** BEGIN DATA SUPPLIED **
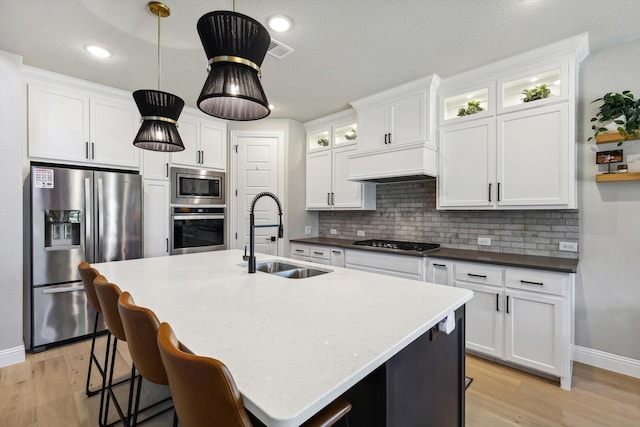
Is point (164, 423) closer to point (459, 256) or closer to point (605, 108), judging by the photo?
point (459, 256)

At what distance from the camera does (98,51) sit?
254cm

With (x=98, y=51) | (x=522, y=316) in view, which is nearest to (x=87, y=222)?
(x=98, y=51)

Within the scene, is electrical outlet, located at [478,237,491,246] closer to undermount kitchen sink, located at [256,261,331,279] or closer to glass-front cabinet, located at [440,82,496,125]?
glass-front cabinet, located at [440,82,496,125]

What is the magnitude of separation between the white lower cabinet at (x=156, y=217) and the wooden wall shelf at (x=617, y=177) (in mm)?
4222

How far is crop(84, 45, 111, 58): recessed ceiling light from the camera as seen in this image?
97.2 inches

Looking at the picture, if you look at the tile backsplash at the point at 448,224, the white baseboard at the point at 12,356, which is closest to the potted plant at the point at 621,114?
the tile backsplash at the point at 448,224

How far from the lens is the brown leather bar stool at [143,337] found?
1.03 metres

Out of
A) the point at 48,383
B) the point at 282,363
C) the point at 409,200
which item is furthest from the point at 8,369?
the point at 409,200

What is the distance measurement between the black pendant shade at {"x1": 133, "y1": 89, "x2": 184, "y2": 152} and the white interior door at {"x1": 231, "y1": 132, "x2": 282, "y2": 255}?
7.27 feet

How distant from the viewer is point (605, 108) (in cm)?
235

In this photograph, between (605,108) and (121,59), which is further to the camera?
(121,59)

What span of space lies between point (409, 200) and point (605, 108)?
1864 mm

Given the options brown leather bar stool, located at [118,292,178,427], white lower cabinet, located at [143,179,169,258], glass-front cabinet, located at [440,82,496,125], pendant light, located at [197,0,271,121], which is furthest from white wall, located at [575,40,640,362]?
white lower cabinet, located at [143,179,169,258]

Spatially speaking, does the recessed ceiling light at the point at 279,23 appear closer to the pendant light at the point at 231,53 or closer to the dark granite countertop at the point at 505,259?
the pendant light at the point at 231,53
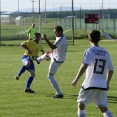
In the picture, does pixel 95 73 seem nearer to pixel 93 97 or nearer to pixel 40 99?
pixel 93 97

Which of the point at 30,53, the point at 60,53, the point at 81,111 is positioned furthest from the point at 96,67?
the point at 30,53

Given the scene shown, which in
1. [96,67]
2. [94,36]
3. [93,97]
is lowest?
[93,97]

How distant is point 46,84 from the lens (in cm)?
1781

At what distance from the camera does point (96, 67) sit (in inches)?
368

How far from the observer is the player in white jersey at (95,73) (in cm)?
932

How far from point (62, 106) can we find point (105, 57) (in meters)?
3.95

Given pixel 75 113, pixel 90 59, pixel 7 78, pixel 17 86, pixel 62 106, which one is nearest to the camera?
pixel 90 59

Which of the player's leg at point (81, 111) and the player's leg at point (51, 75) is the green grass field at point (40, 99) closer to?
the player's leg at point (51, 75)

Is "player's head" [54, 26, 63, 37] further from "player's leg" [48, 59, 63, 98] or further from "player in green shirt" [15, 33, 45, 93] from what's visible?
"player in green shirt" [15, 33, 45, 93]

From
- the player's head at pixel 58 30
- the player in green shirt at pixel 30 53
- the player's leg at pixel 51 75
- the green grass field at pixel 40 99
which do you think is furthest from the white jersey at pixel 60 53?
the player in green shirt at pixel 30 53

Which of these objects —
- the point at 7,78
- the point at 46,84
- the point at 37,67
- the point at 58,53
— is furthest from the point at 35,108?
the point at 37,67

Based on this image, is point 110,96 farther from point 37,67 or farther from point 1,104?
point 37,67

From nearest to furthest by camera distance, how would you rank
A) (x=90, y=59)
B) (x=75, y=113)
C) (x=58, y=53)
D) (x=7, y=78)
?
(x=90, y=59), (x=75, y=113), (x=58, y=53), (x=7, y=78)

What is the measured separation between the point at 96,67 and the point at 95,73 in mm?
109
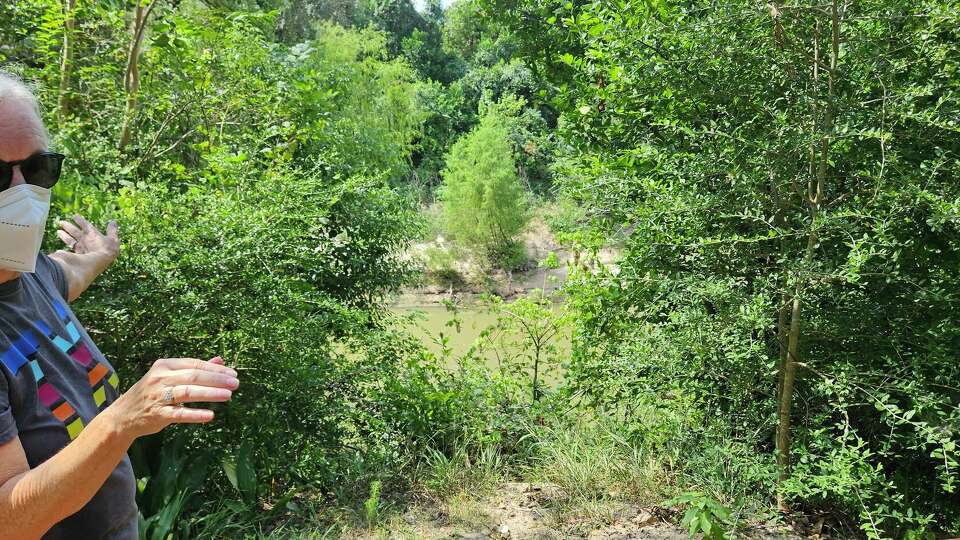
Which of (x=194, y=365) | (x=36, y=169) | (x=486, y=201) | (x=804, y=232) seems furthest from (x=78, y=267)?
(x=486, y=201)

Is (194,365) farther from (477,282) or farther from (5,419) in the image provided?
(477,282)

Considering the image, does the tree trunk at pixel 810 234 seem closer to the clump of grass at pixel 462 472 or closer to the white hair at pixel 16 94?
the clump of grass at pixel 462 472

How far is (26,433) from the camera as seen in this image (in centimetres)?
118

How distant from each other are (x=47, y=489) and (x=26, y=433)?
19cm

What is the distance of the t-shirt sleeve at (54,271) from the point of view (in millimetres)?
1586

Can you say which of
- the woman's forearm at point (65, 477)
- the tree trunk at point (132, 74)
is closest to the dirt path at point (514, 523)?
the woman's forearm at point (65, 477)

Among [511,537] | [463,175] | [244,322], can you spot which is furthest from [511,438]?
[463,175]

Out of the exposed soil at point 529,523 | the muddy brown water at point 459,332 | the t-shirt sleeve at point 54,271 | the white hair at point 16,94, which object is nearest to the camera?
the white hair at point 16,94

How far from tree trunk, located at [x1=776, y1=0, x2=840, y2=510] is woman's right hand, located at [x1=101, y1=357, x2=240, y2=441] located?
2214mm

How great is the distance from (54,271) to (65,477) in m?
0.80

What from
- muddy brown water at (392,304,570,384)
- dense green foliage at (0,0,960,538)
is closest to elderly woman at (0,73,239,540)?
dense green foliage at (0,0,960,538)

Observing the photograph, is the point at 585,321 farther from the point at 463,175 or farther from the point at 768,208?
the point at 463,175

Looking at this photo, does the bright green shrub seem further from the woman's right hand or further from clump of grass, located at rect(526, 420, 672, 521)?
the woman's right hand

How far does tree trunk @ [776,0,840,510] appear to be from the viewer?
8.51 ft
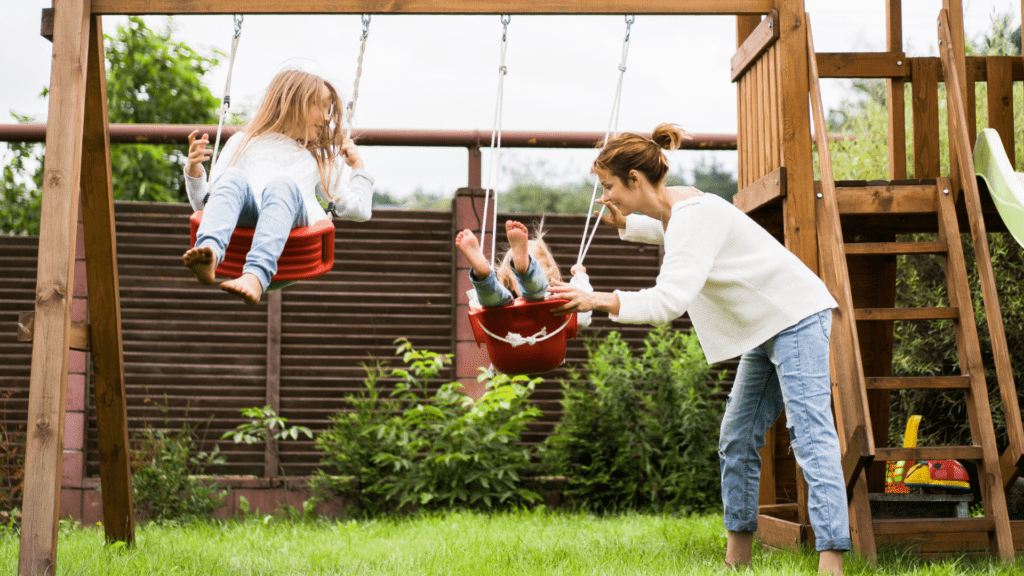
** END DATA SUPPLIED **
- SET PROBLEM -
Rewrite all the items above, swapping each "camera" for "photographer" and keeping every other word unchanged. Omit the pictures.

- ANSWER TO THE EXERCISE -
Is point (164, 423) closer to point (459, 256) or closer to point (605, 108), judging by the photo?
point (459, 256)

At what distance from the photographer does (98,51) sit?
254cm

With (x=98, y=51) | (x=522, y=316) in view, which is nearest to (x=87, y=222)?
(x=98, y=51)

Within the scene, is electrical outlet, located at [478,237,491,246] closer to undermount kitchen sink, located at [256,261,331,279] or closer to glass-front cabinet, located at [440,82,496,125]?
glass-front cabinet, located at [440,82,496,125]

What is the magnitude of separation between the white lower cabinet at (x=156, y=217) and the wooden wall shelf at (x=617, y=177) (in mm)?
4222

How far is crop(84, 45, 111, 58): recessed ceiling light from the photographer as seen in this image?
97.2 inches

Looking at the picture, if you look at the tile backsplash at the point at 448,224, the white baseboard at the point at 12,356, which is closest to the potted plant at the point at 621,114?
the tile backsplash at the point at 448,224

How far from the lens is the brown leather bar stool at [143,337] found?
1.03 metres

Out of
A) the point at 48,383
B) the point at 282,363
C) the point at 409,200
which item is furthest from the point at 8,369?
the point at 409,200

What is the distance measurement between the black pendant shade at {"x1": 133, "y1": 89, "x2": 184, "y2": 152} and the white interior door at {"x1": 231, "y1": 132, "x2": 282, "y2": 255}?
7.27 feet

How distant from the viewer is point (605, 108) (in cm)?
235

In this photograph, between (605,108) and (121,59), which is further to the photographer?
(121,59)

What span of space lies between point (409, 200) and point (605, 108)?
1864 mm

Given the options brown leather bar stool, located at [118,292,178,427], white lower cabinet, located at [143,179,169,258], glass-front cabinet, located at [440,82,496,125], pendant light, located at [197,0,271,121], which is furthest from white wall, located at [575,40,640,362]?
white lower cabinet, located at [143,179,169,258]

Spatially speaking, does the recessed ceiling light at the point at 279,23 appear closer to the pendant light at the point at 231,53 or closer to the dark granite countertop at the point at 505,259?
the pendant light at the point at 231,53
In the picture, does pixel 95 73 seem nearer to pixel 93 97 or nearer to pixel 40 99?
pixel 93 97

Which of the point at 30,53, the point at 60,53, the point at 81,111 is positioned furthest from the point at 96,67?
the point at 30,53

Given the scene shown, which in
1. [96,67]
2. [94,36]
3. [93,97]
is lowest?
[93,97]

How distant is point 46,84 from the lens (in cm)?
1781

At what distance from the photographer does point (96, 67) sit (in inches)?
368

How far from the observer is the player in white jersey at (95,73) (in cm)?
932

How far from point (62, 106) can we find point (105, 57) (in meters)?
3.95

Given pixel 75 113, pixel 90 59, pixel 7 78, pixel 17 86, pixel 62 106, which one is nearest to the photographer?
pixel 90 59

Which of the player's leg at point (81, 111) and the player's leg at point (51, 75) is the green grass field at point (40, 99) closer to?
the player's leg at point (51, 75)

Is "player's head" [54, 26, 63, 37] further from "player's leg" [48, 59, 63, 98] or further from "player in green shirt" [15, 33, 45, 93] from what's visible?
"player in green shirt" [15, 33, 45, 93]

From
- the player's head at pixel 58 30
- the player in green shirt at pixel 30 53
- the player's leg at pixel 51 75
- the green grass field at pixel 40 99
which do you think is furthest from the white jersey at pixel 60 53?
the player in green shirt at pixel 30 53

Which of these objects —
- the point at 7,78
- the point at 46,84
- the point at 37,67
- the point at 58,53
— is furthest from the point at 35,108?
the point at 37,67

Based on this image, is point 110,96 farther from point 37,67 or farther from point 1,104?
point 37,67

From nearest to furthest by photographer distance, how would you rank
A) (x=90, y=59)
B) (x=75, y=113)
C) (x=58, y=53)
D) (x=7, y=78)
?
(x=90, y=59), (x=75, y=113), (x=58, y=53), (x=7, y=78)

What is the measured separation between the point at 96,67 and the point at 95,73 in mm?
109
Which of (x=194, y=365) | (x=36, y=169) | (x=486, y=201) | (x=804, y=232) seems furthest from (x=78, y=267)?
(x=486, y=201)

Is (194,365) farther from (477,282) or farther from (5,419) in the image provided?
(477,282)

Considering the image, does the tree trunk at pixel 810 234 seem closer to the clump of grass at pixel 462 472 or closer to the white hair at pixel 16 94?
the clump of grass at pixel 462 472

How far is (26,433) from the photographer as seen in this image (in centimetres)?
118

How distant from each other are (x=47, y=489) and (x=26, y=433)?
19cm

What is the distance of the t-shirt sleeve at (54,271) from the point of view (in millimetres)?
1586

Can you say which of
- the woman's forearm at point (65, 477)
- the tree trunk at point (132, 74)
is closest to the dirt path at point (514, 523)?
the woman's forearm at point (65, 477)

Among [511,537] | [463,175] | [244,322], can you spot which is furthest from [511,438]?
[463,175]

Out of the exposed soil at point 529,523 | the muddy brown water at point 459,332 | the t-shirt sleeve at point 54,271 | the white hair at point 16,94, which object is nearest to the photographer?
the white hair at point 16,94

How far from tree trunk, located at [x1=776, y1=0, x2=840, y2=510] is woman's right hand, located at [x1=101, y1=357, x2=240, y2=441] located?
2214mm

How great is the distance from (54,271) to (65,477) in m?
0.80

What from
- muddy brown water at (392,304,570,384)
- dense green foliage at (0,0,960,538)
is closest to elderly woman at (0,73,239,540)?
dense green foliage at (0,0,960,538)

Observing the photograph, is the point at 585,321 farther from the point at 463,175 or farther from the point at 768,208?
the point at 463,175

Looking at this photo, does the bright green shrub seem further from the woman's right hand or further from clump of grass, located at rect(526, 420, 672, 521)?
the woman's right hand

How far does tree trunk @ [776,0,840,510] appear to be from the viewer?
8.51 ft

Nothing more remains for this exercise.